J’ai été très touché de la vague de soutien qui a déferlé. J’ai reçu des témoignages de sympathie de personnalités, de chefs de service comme moi, de l’ensemble de la communauté médicale y compris de l’AP-HM, et notamment de tous les urgentistes et SAMU de Paca qui se sont énormément mobilisés, mais aussi d’internautes, d’anonymes, d’ex-patients, et ce dans la France entière.

Mais l’élément décisif, ça a été le soutien du ministère de la Santé et notamment un coup de fil du ministre de la santé, M. Xavier Bertrand en personne. Il m’a indiqué que cette situation à son sens était un gâchis, vu les résultats que nous enregistrons au stroke center et aux plus de 700 vies sauvées. Ses services mènent actuellement une médiation avec l’AP-HM. Je ne demande pas mieux.

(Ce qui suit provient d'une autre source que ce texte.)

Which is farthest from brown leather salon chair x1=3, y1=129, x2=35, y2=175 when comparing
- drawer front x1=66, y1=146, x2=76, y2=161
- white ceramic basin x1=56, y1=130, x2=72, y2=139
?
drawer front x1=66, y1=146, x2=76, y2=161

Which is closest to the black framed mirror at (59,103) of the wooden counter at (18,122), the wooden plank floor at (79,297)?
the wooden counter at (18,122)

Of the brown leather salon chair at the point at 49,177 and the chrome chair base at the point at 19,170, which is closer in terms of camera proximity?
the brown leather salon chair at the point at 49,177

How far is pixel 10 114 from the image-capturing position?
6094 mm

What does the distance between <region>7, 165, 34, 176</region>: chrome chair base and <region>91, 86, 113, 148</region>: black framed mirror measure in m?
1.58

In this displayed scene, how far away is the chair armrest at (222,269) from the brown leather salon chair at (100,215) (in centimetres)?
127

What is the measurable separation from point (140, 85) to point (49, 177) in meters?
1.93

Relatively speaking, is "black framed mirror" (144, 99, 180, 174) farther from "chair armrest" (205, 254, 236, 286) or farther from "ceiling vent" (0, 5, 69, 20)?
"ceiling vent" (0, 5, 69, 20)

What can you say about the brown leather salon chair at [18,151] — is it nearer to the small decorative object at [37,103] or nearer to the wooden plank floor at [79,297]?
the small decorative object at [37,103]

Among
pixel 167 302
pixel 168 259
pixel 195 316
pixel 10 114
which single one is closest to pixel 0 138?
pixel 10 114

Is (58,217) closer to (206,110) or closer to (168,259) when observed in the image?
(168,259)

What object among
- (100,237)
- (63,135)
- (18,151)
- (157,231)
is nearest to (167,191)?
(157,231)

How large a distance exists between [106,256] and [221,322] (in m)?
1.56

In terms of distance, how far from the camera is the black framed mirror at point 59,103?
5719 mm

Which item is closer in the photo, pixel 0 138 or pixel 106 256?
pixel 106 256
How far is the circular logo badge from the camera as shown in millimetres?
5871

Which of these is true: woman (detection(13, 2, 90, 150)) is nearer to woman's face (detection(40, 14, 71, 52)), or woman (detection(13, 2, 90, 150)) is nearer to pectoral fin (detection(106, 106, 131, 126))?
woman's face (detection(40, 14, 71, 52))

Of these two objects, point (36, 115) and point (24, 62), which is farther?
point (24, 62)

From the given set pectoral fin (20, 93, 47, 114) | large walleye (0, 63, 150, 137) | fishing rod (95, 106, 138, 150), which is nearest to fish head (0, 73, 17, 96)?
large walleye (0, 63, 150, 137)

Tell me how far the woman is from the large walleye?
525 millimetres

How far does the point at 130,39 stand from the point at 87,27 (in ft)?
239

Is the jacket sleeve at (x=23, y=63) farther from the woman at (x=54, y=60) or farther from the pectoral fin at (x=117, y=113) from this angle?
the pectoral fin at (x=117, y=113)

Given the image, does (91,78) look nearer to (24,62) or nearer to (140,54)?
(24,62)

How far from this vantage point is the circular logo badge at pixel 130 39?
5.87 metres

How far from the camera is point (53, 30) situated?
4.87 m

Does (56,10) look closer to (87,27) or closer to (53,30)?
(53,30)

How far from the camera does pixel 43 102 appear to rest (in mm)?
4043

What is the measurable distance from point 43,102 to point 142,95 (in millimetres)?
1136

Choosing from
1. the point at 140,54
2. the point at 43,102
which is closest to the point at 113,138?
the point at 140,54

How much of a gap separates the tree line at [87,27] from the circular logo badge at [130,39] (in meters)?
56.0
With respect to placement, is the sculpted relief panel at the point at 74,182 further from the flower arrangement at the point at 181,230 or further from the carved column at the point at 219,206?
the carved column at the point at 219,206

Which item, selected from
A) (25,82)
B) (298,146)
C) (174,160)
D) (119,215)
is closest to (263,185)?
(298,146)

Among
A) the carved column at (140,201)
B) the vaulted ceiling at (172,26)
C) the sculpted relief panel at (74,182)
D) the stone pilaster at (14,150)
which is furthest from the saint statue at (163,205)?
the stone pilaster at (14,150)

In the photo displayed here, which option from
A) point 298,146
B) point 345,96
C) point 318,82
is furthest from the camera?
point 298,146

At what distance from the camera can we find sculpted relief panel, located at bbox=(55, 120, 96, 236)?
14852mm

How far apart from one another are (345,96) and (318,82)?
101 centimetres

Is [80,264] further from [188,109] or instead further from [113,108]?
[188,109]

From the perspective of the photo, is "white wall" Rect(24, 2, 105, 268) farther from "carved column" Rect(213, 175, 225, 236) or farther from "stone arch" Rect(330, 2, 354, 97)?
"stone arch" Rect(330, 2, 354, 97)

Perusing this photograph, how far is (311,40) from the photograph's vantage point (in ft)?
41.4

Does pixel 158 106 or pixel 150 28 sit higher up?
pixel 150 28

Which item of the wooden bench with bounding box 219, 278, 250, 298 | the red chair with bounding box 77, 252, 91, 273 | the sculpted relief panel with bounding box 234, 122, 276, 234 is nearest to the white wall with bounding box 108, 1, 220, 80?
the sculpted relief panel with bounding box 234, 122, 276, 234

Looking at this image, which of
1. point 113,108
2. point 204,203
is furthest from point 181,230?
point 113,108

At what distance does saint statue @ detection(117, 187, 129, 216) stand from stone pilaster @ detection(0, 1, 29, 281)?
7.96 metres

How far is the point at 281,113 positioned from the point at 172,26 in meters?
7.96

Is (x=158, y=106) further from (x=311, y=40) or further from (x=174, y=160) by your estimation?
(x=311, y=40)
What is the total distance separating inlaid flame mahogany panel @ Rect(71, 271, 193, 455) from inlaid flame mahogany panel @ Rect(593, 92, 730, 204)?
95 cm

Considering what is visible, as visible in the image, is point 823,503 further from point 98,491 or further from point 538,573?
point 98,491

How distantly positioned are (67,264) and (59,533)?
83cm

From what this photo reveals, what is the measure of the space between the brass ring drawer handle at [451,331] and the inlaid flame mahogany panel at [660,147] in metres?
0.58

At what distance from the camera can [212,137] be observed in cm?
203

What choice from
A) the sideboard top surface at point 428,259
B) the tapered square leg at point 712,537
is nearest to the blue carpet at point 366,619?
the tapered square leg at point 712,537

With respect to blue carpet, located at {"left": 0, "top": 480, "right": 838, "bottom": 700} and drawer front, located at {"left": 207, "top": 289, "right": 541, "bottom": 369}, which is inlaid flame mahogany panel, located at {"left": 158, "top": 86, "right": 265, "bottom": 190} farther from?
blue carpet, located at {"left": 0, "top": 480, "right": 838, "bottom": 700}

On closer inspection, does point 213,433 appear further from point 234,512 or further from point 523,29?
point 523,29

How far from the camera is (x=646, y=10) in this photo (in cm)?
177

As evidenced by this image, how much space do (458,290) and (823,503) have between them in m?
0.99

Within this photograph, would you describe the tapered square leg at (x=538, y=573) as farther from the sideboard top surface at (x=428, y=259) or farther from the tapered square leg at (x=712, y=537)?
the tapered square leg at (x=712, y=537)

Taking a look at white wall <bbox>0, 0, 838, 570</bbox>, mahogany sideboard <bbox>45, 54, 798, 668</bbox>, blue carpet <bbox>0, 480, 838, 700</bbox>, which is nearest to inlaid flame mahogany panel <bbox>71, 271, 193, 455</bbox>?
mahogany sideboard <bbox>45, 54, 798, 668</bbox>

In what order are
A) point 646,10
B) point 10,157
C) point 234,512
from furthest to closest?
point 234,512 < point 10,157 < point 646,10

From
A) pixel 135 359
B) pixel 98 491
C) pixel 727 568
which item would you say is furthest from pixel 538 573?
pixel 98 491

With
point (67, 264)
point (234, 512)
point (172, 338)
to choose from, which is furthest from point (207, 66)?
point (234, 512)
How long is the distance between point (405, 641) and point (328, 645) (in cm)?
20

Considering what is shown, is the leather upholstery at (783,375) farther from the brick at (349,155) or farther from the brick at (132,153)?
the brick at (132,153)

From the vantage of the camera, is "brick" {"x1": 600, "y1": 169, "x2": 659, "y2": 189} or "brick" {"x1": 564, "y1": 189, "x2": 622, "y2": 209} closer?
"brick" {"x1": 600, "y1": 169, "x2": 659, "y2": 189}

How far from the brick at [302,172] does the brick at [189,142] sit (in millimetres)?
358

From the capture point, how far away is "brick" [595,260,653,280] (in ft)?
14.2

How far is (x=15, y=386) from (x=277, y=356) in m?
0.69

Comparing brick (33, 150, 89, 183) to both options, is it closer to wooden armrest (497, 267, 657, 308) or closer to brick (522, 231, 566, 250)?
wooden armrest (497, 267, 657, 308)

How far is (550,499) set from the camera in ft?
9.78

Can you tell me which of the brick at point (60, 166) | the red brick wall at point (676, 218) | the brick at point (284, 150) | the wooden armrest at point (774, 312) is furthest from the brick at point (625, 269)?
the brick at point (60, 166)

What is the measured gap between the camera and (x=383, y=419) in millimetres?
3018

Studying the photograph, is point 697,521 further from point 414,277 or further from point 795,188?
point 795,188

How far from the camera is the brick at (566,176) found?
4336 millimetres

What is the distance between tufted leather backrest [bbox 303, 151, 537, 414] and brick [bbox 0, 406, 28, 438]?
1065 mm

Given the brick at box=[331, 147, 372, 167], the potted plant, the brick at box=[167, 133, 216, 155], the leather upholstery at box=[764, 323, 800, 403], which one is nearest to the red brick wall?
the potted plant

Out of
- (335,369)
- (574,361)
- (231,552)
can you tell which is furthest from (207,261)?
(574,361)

Et si la médiation entre le ministère et l’AP-HM aboutit ?

Il faut savoir que j’ai d’ores et déjà contacté des confrères neurologues vasculaires de très haut niveau et de très grande valeur, nous avons déposé un projet écrit et attendons, vu les enjeux et le conflit, que les instances concernées s’engagent par écrit et sur le long terme, sur quelque chose de vraiment carré et de professionnel. Mon équipe potentielle a besoin de certitudes.

Pour l’heure, je suis fatigué, en arrêt maladie. Je me tiens en retrait et ma volonté de quitter l’établissement n’a rien perdu de sa pertinence si la médiation échoue.

Si elle aboutit, je reprendrai le chemin de l’hôpital, je le dois à tous ceux qui m’ont soutenu et au gouvernement qui m’aura entendu.